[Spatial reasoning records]
## begin

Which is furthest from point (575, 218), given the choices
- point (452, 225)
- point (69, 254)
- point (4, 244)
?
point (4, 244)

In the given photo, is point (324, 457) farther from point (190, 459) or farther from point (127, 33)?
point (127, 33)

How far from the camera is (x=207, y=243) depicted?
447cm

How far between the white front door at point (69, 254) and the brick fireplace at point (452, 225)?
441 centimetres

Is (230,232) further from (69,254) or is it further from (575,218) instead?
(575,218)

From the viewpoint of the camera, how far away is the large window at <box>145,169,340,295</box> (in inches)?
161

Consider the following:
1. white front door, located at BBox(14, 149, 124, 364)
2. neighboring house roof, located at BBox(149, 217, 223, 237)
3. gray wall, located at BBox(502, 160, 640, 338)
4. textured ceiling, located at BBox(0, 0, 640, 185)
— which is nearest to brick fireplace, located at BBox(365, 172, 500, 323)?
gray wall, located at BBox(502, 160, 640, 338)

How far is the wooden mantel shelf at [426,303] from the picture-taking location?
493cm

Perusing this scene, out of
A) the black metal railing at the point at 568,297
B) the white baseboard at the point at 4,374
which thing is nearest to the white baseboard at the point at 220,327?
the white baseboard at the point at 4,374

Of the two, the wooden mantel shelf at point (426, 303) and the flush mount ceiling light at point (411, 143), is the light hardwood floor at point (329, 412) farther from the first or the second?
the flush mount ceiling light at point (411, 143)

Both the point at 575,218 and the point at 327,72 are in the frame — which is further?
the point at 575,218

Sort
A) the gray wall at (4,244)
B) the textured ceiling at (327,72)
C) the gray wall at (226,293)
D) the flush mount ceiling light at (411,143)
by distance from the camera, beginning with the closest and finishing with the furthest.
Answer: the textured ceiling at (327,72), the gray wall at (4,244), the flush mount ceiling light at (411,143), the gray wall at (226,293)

## end

Repeat every record, keeping each word and mark exactly as it is.

Which is furthest from point (575, 218), given the choices
- point (452, 225)
- point (69, 254)
- point (4, 244)
?
point (4, 244)

In the given photo, is point (324, 457) farther from point (190, 459) or farther from point (127, 33)?
point (127, 33)

How far from the camera is (x=207, y=243) depicted?
447cm

How far between the white front door at point (69, 254) and the brick fireplace at point (452, 225)?
441 centimetres

Is (230,232) further from (69,254) or is it further from (575,218) instead?
(575,218)

From the viewpoint of the camera, how far away is the large window at <box>145,169,340,295</box> (in inches)?
161

Consider the following:
1. white front door, located at BBox(14, 149, 124, 364)
2. neighboring house roof, located at BBox(149, 217, 223, 237)
3. gray wall, located at BBox(502, 160, 640, 338)
4. textured ceiling, located at BBox(0, 0, 640, 185)
— which is nearest to brick fireplace, located at BBox(365, 172, 500, 323)?
gray wall, located at BBox(502, 160, 640, 338)

How far is the wooden mantel shelf at [426,303] from the picture-taking location?
493cm

Perusing this scene, out of
A) the black metal railing at the point at 568,297
B) the white baseboard at the point at 4,374
which thing is nearest to the white baseboard at the point at 220,327?
the white baseboard at the point at 4,374

Of the two, the wooden mantel shelf at point (426, 303) and the flush mount ceiling light at point (411, 143), is the light hardwood floor at point (329, 412) farther from the first or the second?
the flush mount ceiling light at point (411, 143)

Both the point at 575,218 and the point at 327,72 are in the frame — which is further?
the point at 575,218

Sort
A) the gray wall at (4,244)
B) the textured ceiling at (327,72)
C) the gray wall at (226,293)
D) the flush mount ceiling light at (411,143)
by distance from the camera, beginning with the closest and finishing with the furthest.
Answer: the textured ceiling at (327,72), the gray wall at (4,244), the flush mount ceiling light at (411,143), the gray wall at (226,293)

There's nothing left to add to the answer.